Các mức thuế mới của Trump là cơ hội để phản công

2 Gedanken zu “Các mức thuế mới của Trump là cơ hội để phản công”

  1. Der Beitrag von Joseph E. Stiglitz wirft eine zentrale Frage der internationalen Wirtschaftsordnung auf: Unter welchen Voraussetzungen dürfen Staaten handelspolitische Maßnahmen ergreifen, ohne die Grundlagen einer regelbasierten Weltwirtschaft zu untergraben? Juristisch sind einseitige Zölle am Maßstab des WTO-Rechts, insbesondere des Allgemeinen Zoll- und Handelsabkommens (GATT 1994), sowie der jeweiligen nationalen Verfassungs- und Gesetzesgrundlagen zu prüfen. Ausnahmen aus Gründen der nationalen Sicherheit oder des Schutzes fundamentaler Menschenrechte sind zwar vorgesehen, bedürfen jedoch einer nachvollziehbaren, verhältnismäßigen und rechtsstaatlich überprüfbaren Begründung.

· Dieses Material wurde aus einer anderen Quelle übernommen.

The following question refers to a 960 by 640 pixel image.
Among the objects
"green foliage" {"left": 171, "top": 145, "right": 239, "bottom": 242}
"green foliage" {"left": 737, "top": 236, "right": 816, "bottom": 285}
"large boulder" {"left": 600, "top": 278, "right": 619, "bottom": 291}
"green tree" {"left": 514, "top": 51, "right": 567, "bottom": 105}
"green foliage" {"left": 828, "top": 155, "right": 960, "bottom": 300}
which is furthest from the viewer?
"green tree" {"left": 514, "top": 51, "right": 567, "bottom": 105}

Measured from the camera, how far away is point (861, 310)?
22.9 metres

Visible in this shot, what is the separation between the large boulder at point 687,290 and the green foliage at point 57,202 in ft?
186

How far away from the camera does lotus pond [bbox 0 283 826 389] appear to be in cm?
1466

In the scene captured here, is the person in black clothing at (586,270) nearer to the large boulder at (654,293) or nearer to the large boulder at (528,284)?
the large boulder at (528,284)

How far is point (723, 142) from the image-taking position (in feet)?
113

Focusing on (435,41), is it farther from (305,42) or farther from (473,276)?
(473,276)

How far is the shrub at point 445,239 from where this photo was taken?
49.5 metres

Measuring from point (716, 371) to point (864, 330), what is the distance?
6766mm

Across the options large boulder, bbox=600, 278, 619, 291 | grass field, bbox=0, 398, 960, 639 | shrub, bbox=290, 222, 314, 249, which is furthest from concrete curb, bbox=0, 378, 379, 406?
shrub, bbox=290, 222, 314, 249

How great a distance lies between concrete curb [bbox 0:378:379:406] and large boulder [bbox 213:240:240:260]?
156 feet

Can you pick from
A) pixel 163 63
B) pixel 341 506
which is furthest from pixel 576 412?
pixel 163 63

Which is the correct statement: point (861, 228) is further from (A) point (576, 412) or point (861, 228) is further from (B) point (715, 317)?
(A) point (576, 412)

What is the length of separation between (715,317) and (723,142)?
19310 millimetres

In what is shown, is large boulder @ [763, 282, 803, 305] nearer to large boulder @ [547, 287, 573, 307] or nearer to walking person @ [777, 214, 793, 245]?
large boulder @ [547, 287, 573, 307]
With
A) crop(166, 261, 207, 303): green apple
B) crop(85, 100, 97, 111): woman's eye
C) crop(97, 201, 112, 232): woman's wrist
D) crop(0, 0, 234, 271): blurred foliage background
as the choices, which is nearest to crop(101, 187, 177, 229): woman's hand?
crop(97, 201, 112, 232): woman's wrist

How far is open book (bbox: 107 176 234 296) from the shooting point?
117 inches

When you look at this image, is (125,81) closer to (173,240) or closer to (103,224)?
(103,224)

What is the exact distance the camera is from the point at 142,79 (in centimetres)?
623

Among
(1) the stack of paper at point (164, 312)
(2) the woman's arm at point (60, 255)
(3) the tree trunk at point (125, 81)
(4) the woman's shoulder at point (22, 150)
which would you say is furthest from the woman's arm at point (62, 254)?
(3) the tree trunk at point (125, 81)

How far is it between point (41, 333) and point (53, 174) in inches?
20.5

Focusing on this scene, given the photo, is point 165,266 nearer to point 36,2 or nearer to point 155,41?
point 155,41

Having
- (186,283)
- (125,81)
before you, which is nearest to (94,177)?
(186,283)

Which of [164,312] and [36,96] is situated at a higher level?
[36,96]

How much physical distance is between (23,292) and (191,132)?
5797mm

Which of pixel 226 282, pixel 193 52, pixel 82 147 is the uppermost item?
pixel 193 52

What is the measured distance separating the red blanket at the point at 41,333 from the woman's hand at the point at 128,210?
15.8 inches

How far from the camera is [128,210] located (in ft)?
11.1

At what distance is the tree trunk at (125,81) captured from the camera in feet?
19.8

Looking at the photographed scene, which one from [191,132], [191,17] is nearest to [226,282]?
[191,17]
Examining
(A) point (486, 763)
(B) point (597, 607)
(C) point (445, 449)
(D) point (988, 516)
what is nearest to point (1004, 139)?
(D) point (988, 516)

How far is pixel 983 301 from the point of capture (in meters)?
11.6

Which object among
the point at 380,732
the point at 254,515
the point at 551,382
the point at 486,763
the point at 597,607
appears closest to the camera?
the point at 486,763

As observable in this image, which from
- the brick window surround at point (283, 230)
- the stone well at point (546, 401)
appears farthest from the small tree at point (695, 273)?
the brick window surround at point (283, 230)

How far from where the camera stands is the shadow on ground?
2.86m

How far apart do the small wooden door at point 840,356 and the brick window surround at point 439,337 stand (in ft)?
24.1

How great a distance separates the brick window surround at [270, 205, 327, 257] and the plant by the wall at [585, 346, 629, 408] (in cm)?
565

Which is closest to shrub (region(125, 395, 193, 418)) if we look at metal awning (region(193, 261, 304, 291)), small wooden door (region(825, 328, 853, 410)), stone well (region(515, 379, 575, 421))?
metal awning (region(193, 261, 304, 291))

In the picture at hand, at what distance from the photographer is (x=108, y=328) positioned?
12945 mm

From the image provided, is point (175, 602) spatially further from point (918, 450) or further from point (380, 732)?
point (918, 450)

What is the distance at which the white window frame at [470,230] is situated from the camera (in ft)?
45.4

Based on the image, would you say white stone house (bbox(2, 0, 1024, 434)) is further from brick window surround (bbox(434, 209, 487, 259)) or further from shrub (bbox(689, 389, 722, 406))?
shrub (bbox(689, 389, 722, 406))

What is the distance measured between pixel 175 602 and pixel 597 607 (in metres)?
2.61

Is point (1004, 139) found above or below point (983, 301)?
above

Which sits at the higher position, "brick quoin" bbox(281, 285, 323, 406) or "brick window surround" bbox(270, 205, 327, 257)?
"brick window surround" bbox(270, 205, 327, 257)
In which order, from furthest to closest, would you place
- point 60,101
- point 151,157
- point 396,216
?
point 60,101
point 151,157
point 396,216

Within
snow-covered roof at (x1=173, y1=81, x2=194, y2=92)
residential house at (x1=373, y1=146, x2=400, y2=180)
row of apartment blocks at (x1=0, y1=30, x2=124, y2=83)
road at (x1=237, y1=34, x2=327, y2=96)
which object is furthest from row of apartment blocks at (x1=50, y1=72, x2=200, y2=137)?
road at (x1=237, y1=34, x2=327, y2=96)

    Wirtschaftswissenschaftlich besteht ein breiter Konsens, dass Zölle kurzfristig einzelne Branchen schützen können, langfristig jedoch häufig zu Wohlfahrtsverlusten, steigenden Verbraucherpreisen, sinkender Produktivität sowie Handelsumlenkungen führen. Nobelpreisträger wie Paul Krugman, Jagdish Bhagwati, Douglas Irwin und Joseph E. Stiglitz haben – bei unterschiedlichen politischen Bewertungen – wiederholt darauf hingewiesen, dass dauerhafter Wohlstand vor allem auf Rechtssicherheit, Innovation, Investitionen, Wettbewerb und internationaler Kooperation beruht, nicht auf Eskalationsspiralen im Handel.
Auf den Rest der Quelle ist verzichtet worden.